# PASSAGE GIVEN
-- Begin --
2018-10-08

Script descriptors

Pieter Wuille (sipa)

https://github.com/bitcoin/bitcoin/blob/master/doc/descriptors.md

I would like to talk about script descriptors. There's a number of projects we're working on and they are all kind of related. I'd like to clarify how things fit together.

Note: there is an earlier transcript that has not been published (needs review) about script descriptors.

Agenda

  • History of script descriptors and how we came to this.
  • What's currently in Bitcoin Core v0.17
  • Wallet integration
  • DESCRIPT

About script descriptors

The problem that I wanted to tackle was that currently in Bitcoin Core wallet we have a blob of public keys and private keys and HD chains and scripts and a bunch of other metadata and keypools. They all feed into each other and differently effect what you can sign and what we consider ours. The logic that currently exists about how we determine what outputs are ours is sort of a copy of the signing logic that says "can you sign for this". But with the caveat that for multisig, we require all the private keys to be there. At various levels, whenever through recursing the different scripts involved if there's something you consider something "watchonly" which is a separate set of scripts, then we also consider it ours. There's a distinction between what's solvable and what is watched. Solvable means, would we be able to sign this ignoring that we don't have the keys. Solvability means we can determine what the size of the spend is going ot be, useful for fee estimation, fundrawtransaction, coin selection and those kinds of things. It's very unclear what the reasoning is between the data that is in your wallet and how it effects solvability and spendability and we unintentionally made it worse in v0.17.

Script descriptors are a simple language for describing the conditions for spending. It's a language for computing scriptpubkeys, output scripts, together with all the information necessary for spending it. The simplest descriptor would be PKH(0302....), a hex pubkey with PKH around it means pay-to-pubkeyhash for that public key. This contains more information than just the address because it tells you the actual pubkey involved. At the very least, it tells you whether it's a compressed key or not, which matters to solvability.

You can also do things like SH(multi(2,02..., 04..., 05...)) this means p2sh of a multisig of 3 out of these 3. The language can do all kinds of multisig constructions at least the checkmultisig-based ones. All of this is in Bitcoin Core v0.17 but it's only exposed through a single RPC.
-- End --
# LISTED ENTRIES
-- Begin --
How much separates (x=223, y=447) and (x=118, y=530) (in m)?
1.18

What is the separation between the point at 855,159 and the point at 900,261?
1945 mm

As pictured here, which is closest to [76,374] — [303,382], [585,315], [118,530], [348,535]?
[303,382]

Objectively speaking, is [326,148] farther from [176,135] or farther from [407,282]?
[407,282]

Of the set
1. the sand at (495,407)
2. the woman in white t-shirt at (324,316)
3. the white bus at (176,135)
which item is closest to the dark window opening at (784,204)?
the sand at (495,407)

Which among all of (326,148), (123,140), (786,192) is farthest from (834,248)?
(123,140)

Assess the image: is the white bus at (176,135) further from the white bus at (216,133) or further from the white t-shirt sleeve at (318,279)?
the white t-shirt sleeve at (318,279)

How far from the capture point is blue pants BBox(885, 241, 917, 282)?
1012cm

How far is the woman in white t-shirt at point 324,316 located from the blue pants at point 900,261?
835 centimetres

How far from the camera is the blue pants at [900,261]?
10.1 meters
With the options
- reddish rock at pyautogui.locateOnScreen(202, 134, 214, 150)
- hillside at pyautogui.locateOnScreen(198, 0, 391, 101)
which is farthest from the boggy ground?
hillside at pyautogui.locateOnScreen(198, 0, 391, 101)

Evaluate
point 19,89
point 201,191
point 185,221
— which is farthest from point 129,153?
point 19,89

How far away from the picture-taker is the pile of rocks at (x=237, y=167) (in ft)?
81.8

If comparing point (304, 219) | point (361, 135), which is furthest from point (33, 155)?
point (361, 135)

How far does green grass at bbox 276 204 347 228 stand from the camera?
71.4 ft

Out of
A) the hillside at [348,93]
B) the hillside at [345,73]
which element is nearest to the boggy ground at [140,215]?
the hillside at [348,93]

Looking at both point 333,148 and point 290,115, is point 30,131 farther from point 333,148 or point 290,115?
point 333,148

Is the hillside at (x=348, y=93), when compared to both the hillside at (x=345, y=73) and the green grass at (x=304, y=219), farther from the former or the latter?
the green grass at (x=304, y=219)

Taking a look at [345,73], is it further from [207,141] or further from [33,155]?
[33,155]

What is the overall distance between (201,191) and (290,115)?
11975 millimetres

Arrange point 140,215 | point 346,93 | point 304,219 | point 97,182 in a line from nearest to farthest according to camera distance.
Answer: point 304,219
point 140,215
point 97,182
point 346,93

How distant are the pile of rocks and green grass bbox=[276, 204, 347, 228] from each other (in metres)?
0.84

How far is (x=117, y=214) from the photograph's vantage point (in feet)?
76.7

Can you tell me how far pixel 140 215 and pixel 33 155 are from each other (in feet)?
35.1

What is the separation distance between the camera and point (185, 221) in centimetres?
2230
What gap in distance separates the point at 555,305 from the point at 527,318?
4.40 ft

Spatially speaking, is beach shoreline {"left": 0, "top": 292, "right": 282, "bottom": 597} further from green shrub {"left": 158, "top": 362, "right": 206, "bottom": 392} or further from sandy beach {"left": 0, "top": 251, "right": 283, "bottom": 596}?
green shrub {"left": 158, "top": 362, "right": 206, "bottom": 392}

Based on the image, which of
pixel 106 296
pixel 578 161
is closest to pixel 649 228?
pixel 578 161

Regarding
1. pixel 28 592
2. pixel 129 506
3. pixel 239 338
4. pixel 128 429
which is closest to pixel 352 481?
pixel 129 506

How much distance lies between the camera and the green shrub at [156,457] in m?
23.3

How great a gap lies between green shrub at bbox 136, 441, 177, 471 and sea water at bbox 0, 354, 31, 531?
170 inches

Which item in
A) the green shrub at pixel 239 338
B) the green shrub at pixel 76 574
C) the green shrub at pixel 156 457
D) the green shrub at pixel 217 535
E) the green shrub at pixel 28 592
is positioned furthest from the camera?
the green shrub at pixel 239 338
-- End --
# JOBS
**A.** List the topics on the agenda of the script descriptors talk.
**B.** Answer these questions from the script descriptors talk:
(i) For multisig, what does the wallet require before it considers an output its own?
(ii) What does a hex pubkey with PKH around it mean?
(iii) In Bitcoin Core v0.17, how many RPCs expose descriptors?

# ANSWERS FOR THE EXERCISE
**A.**
- History of script descriptors and how they came about
- What's currently in Bitcoin Core v0.17
- Wallet integration
- DESCRIPT

**B.**
(i) All the private keys must be there.
(ii) Pay-to-pubkeyhash for that public key.
(iii) A single RPC.